Nun blättert sich das Dorfleben auf, wobei die Autorin geschickt zwischen den Sichtweisen der Protagonisten hin und her wechselt, an manchen Stellen die gleiche Geschichte aus einer anderen Perspektive wiedergibt. Fast alle Dorfbewohner sind arbeitslos. Es gibt nichts im Dorf, nicht mal Internet. Empfang hat man nur, wenn man auf einen Hügel steigt. Nach der Wende waren alle arbeitslos. Erst kamen Firmen, predigten blühende Landschaften, stellten ein, die Leute nahmen Kredite auf. Schnell waren sie wieder arbeitslos. »Die Zuckerfabrik hat zugemacht, die Zulieferbude für VW ist kurze Zeit später pleitegegangen, die Papierfabrik ebenso.« Die Leute verkauften ihr Land an Krüger und Schulz, die dafür Hungerpreise bezahlten. Und dann kamen die Holländer: riesiger Schweinemastbetrieb und die Biogasanlage. Krüger und Schulz machten die Hand auf, sind die Großgrundbesitzer im Dorf.

Aber jetzt, wo er daran denkt, während Marthe Lindenblatt vor sich hin lächelt, muss er an die toten Männer in den Biogasanlagen denken und an die Gerüchte, die schon lange die Runde machen. Dass es auf die Frauen im Dorfladen zurückgehe, dieses sonderbare Sterben, das schon fast einer Epidemie gleicht. Vielleicht sind hier lauter Kriemhilds am Werk. Kennen Sie die Nibelungen?

Männer fallen mir nichts dir nichts in die Biogasanlage, eine Frau verwindet nachts, wurde nie wieder gesehen. Ein Dorf voller Geheimnisse. Wer hier wohnt, ist eigentlich schon tot. Über diesem Dorf kreist Depression und Gift und Galle, wabert eine Alkoholfahne. Hier ist niemand niemandes Freund und kein Ehepaar spürt noch einen Funken Liebe. Man steckt noch in der alten Zeit fest, ist aber irgendwie doch in der neuen angekommen. Wer hier immer noch herumhängt, hat den Anschluss verpasst. Man redet nicht miteinander, man lebt vor sich hin, tut, was gemacht werden muss. Und jeder spielt seine Spielchen.

Die ersten kommen am späten Abend. Einhundert Menschen, und mehr sollen es erst einmal nicht werden. Zwei Busse voller Kriegserinnerungen und Alpträume.

^^^^

» ZU BEANTWORTENDE FRAGEN
1. Wo hat man laut Lesetext im Dorf Empfang?
2. Gib aus dem Lesetext genau den Teil wieder, der bei den Worten „Die ersten kommen“ anfängt und nach den Worten „Kriegserinnerungen und Alpträume.“ aufhört.
Die Einträge sind eigenes Material und gehören nicht zum Lesetext.

^^^^

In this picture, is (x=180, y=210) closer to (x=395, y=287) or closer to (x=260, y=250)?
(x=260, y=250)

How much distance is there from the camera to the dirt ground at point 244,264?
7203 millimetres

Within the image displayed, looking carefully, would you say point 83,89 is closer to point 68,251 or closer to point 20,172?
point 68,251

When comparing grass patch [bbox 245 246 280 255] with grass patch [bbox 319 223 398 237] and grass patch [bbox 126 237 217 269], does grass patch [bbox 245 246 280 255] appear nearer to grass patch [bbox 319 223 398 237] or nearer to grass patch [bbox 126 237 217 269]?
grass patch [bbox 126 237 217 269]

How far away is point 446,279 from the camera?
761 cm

^^^^

» LÖSUNGEN
1. Nur, wenn man auf einen Hügel steigt.

2.
Die ersten kommen am späten Abend. Einhundert Menschen, und mehr sollen es erst einmal nicht werden. Zwei Busse voller Kriegserinnerungen und Alpträume.